A trip to the Bunker Museum gave us a haunting taste of this history. You can crawl into the subterranean silos from which Nazis targeted British and American bomber pilots, who literally formed a thin dotted line helping to prevent an Axis victory. The Nazis took over Terschelling with more than twice as many troops as there were Dutch residents. Their bunkers and gun emplacements sit above this delicate town in an eerie but must-see hideout of brick caves built into the dunes. On the nearby island of Texel, WWII fighting continued two weeks after the Nazi surrender after a Georgian prisoner-of-war uprising in 1945.

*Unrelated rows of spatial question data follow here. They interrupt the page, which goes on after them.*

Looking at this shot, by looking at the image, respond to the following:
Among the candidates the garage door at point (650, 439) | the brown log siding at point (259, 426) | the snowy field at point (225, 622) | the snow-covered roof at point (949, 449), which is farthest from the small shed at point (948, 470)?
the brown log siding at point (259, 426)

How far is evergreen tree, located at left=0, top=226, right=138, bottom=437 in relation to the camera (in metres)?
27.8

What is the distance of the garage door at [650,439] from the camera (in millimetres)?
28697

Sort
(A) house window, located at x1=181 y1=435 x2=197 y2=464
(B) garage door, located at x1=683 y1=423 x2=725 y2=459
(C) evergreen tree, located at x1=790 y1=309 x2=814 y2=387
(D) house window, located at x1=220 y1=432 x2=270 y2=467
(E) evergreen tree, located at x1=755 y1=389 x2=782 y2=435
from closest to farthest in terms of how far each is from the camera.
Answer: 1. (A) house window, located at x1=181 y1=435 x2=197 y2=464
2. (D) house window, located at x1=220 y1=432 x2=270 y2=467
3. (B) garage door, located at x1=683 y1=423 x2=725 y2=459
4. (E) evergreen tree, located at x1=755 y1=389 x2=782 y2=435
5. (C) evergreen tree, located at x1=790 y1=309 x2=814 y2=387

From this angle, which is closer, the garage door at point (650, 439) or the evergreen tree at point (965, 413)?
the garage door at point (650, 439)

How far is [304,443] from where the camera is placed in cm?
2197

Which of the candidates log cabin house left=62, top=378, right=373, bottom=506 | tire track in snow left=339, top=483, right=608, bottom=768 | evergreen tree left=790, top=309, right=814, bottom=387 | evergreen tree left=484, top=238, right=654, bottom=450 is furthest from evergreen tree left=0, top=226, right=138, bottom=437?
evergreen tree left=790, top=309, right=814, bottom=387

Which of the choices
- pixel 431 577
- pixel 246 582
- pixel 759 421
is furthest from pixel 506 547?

You would never guess these peaceful and delicate dots of land would be the site of so much war drama. After our walk into history Friday, the winds slowed to a whisper. With Saturday’s expected gale, the 51-foot Jeanneau yacht in front of us decamped to the more sheltered enclave of our fairway. Skippers eyed their dock lines nervously. In the SPAR market, sailors young and old lined up to buy extra stocks of bread and rum. On the dock, the couple next to us postponed their Friday sail to Harlingen (two hours away) to Tuesday. (Tuesday?!)

Force 10 is expected Saturday,” warned Buck, the friendly Dutch Jeanneau owner. On the Beaufort Scale, that would mean winds climbing all the way to a sustained 45 mph, with gusts up to 56. These violent blasts were the reason we had stayed in the marina in Terschelling for a few days — to let the storm pass. So we reinforced Star Mist with extra lines to our cleats.
After Gero went to bed, I paced the dock, examining our fenders (rubber balloons hanging off the sides to protect the hull) as a misty shower started, adding two more for a total of eight. The fenders would take the brunt of Star Mists’s 11 tons rocking against the dock at the storm’s peak. Saturday, “Gale Day,” began more like a lamb’s bleat than a lion’s roar. Then, around noon, heavy winds slammed into the marina.

Interestingly, the sturdy Dutch, with their intrinsic calm and joie de vivre, didn’t seem disturbed at all by the gale. Teenagers on bikes zipped along the dike paths. At the marina, in swerved a truck serving margaritas to salsa music! Party time.

A walk into town revealed hopping cafés and bars.
Journalist Olga Mecking wrote a book about “niksen,” the Dutch art of doing nothing, which she says explains why the Netherlands is consistently ranked one of the happiest and healthiest countries on earth. OK then, bring on the gales. We’re ready to practice more “niksen!”